• **WHAT NEEDS TO BE DONE**
Would you please transcribe the listing exactly, with no images?

• **GIVEN MATERIAL**
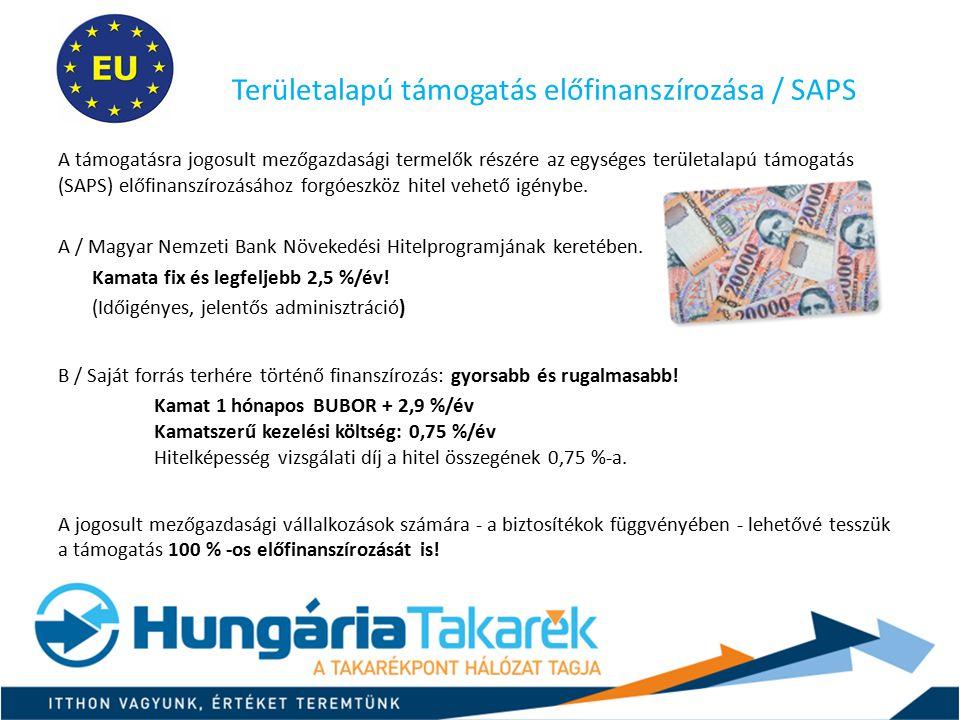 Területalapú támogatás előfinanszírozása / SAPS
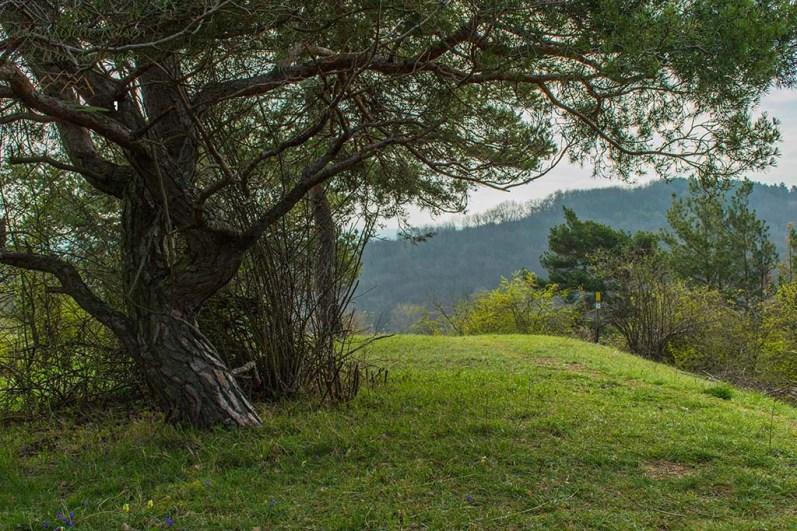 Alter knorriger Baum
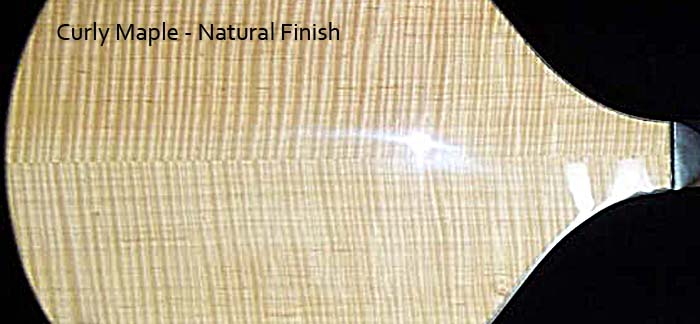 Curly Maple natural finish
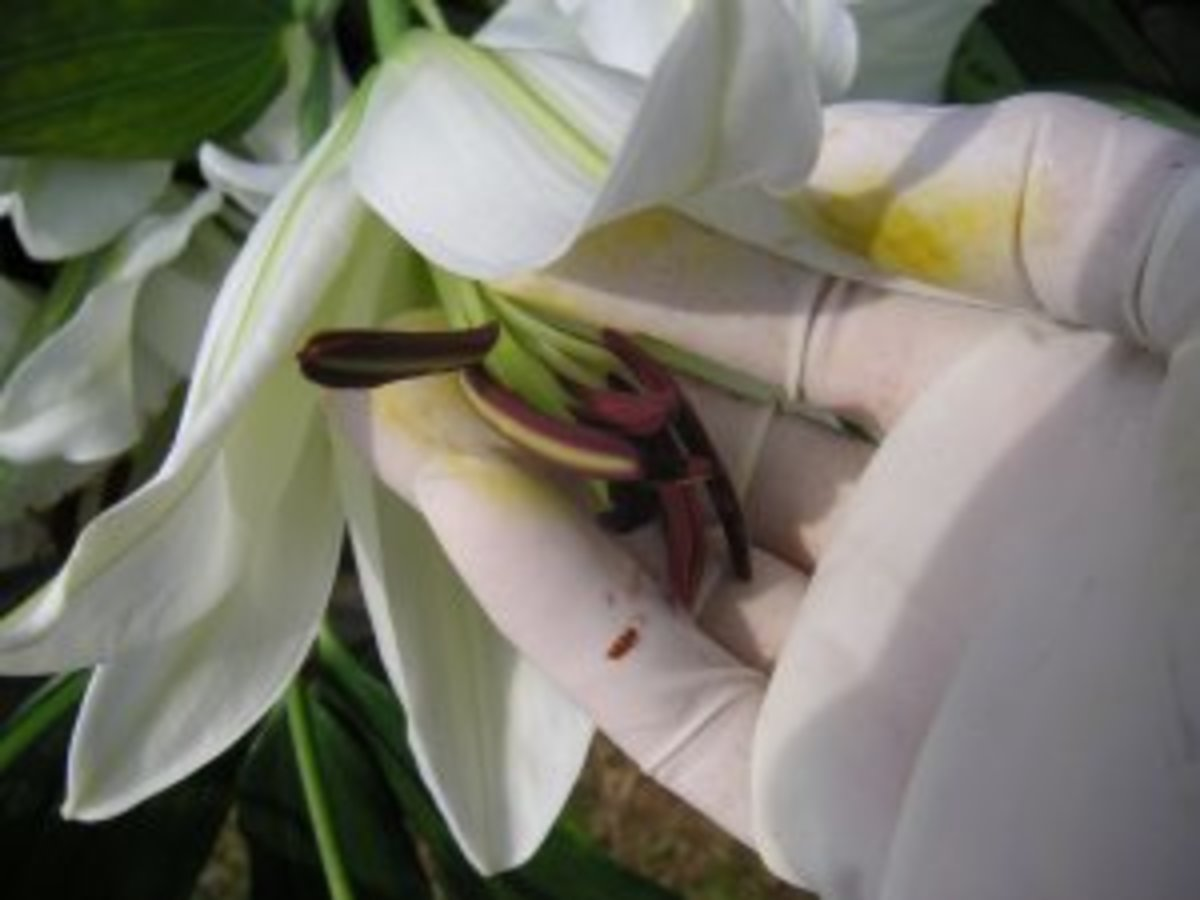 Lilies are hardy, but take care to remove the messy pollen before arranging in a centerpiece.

• **OUTPUT OF THE TASK**
 Területalapú támogatás előfinanszírozása / SAPS
 Alter knorriger Baum
 Curly Maple natural finish
 Lilies are hardy, but take care to remove the messy pollen before arranging in a centerpiece.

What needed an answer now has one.